RGRTA now brings claims against defendants Gillig and Cummins under theories of breach of contract, breach of express warranty, breach of implied warranty, and negligence. RGRTA also brings a claim for strict products liability against defendant Cummins. RGRTA alleges damages of an amount which exceeds the sum of One Million Two Hundred Fifty Thousand Dollars ($1,250,000.00) for the repair and replacement of the defective engines, labor costs, and all incidental and consequential costs.

STANDARD OF REVIEW

Federal Rule of Civil Procedure 12(b)(6) authorizes dismissal of all or part of a complaint for "failure to state a claim upon which relief can be granted." The complaint must contain facts sufficient "to raise the right to relief above the speculative level" and state a claim for relief "that is plausible on its face." Bell Atlantic Corp. v. Twombly, 550 U.S. 544, 570 (2007). While the complaint must give the defendant(s) notice of the claims and their grounds, it need not contain specific facts. Erikson v. Pardus, 551 U.S. 89, 93 (2007). However, the standard set by Twombly "requires more than labels and conclusions, and a formulaic recitation of the elements of a cause of action will not do." 550 U.S. at 570. When assessing a motion to dismiss, all factual allegations in the complaint must be accepted as true. See Erikson, 551 U.S. at 93. On a motion to dismiss, the court may consider the facts alleged in the complaint, documents attached to the complaint, and "documents that the plaintiffs either possessed or knew about and upon which they relied in bringing the suit." Patane v. Clark, 508 F.3d 106, 112 (2d Cir. 2007)(quoting Rothman v. Gregor, 220 F.3d 81, 88 (2d Cir. 2000)). "Dismissal is inappropriate unless it appears beyond doubt that the plaintiff can prove no set of facts which would entitle him or her to relief." Sweet v. Sheahan, 235 F.3d 80, 83 (2d Cir. 2000).

#### RAW DATA:
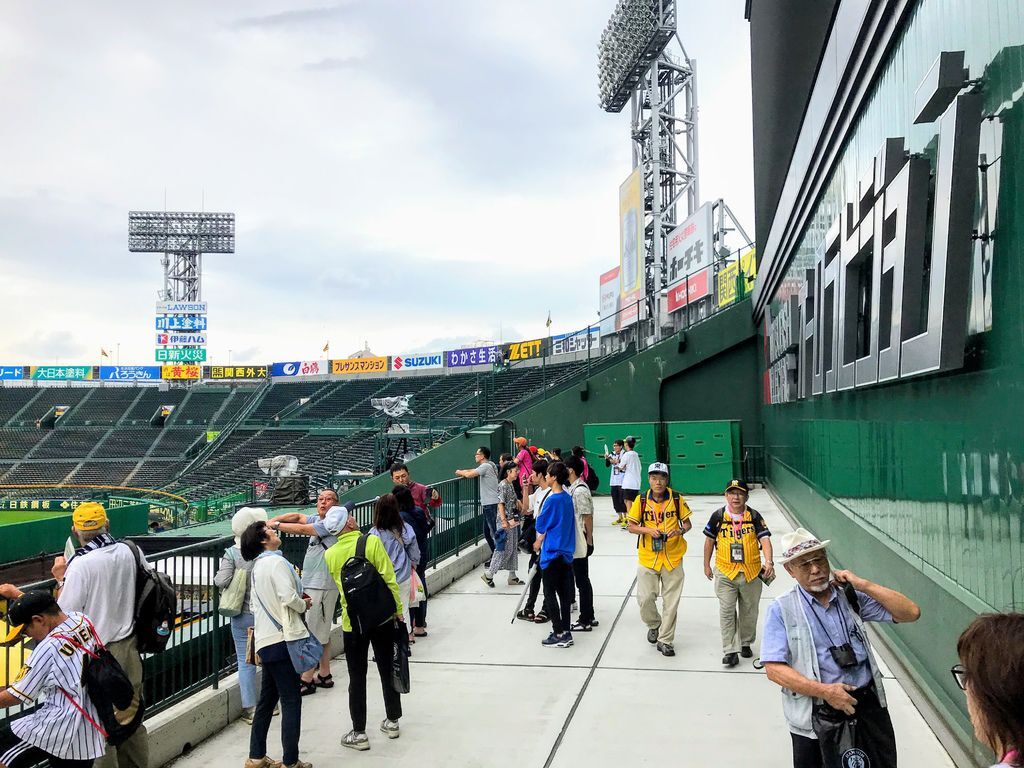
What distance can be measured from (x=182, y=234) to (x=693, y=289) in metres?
58.5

#### WHAT TO DO:
**A)** List every court case cited by name in the court ruling excerpt.
**B)** Please continue the court ruling excerpt with what would come next.
The material that comes after the court ruling excerpt is separate from it.

#### RESULTS BY TASK:
**A)**
Bell Atlantic Corp. v. Twombly
Erikson v. Pardus
Patane v. Clark
Rothman v. Gregor
Sweet v. Sheahan

**B)**
DISCUSSION

TIME BARRED CLAIMS

Any action for breach of contract or warranty arising from the sale of goods is subject to a four-year statute of limitations. N.Y. U.C.C. § 2-275(1). This cause of action accrues at the time of delivery, regardless of whether the aggrieved party is aware of the breach. § 2-275(2). There is a narrowly construed exception under which the cause of action does not accrue until the breach is discovered, which applies where a warranty explicitly pertains to the future performance of the goods. Id. Warranties to repair or replace the product in the event that it fails to perform, without any promise of performance, do not constitute warranties of future performance. See Rosen v. Spanierman, 894 F.2d 28, 31 (2d Cir. 1990). As the warranties provided by Gillig and Cummins were to repair or replace defective parts and does not warrant future performance, this exception does not apply here. Therefore, the plaintiff's breach of contract and warranty claims are subject to a four-year statute of limitations, beginning on the date of delivery of the buses.

The first thirty buses covered by the RGRTA-Gillig contract were delivered to RGRTA in April 2004. Am. Compl. ¶ 34. As RGRTA's causes of action for breach of contract and warranties accrued at the time of delivery, the statute of limitations for claims regarding these buses expired in April 2008. Plaintiff did not experience problems with any buses until September, 2008. Am. Compl. ¶ 42. Therefore, ...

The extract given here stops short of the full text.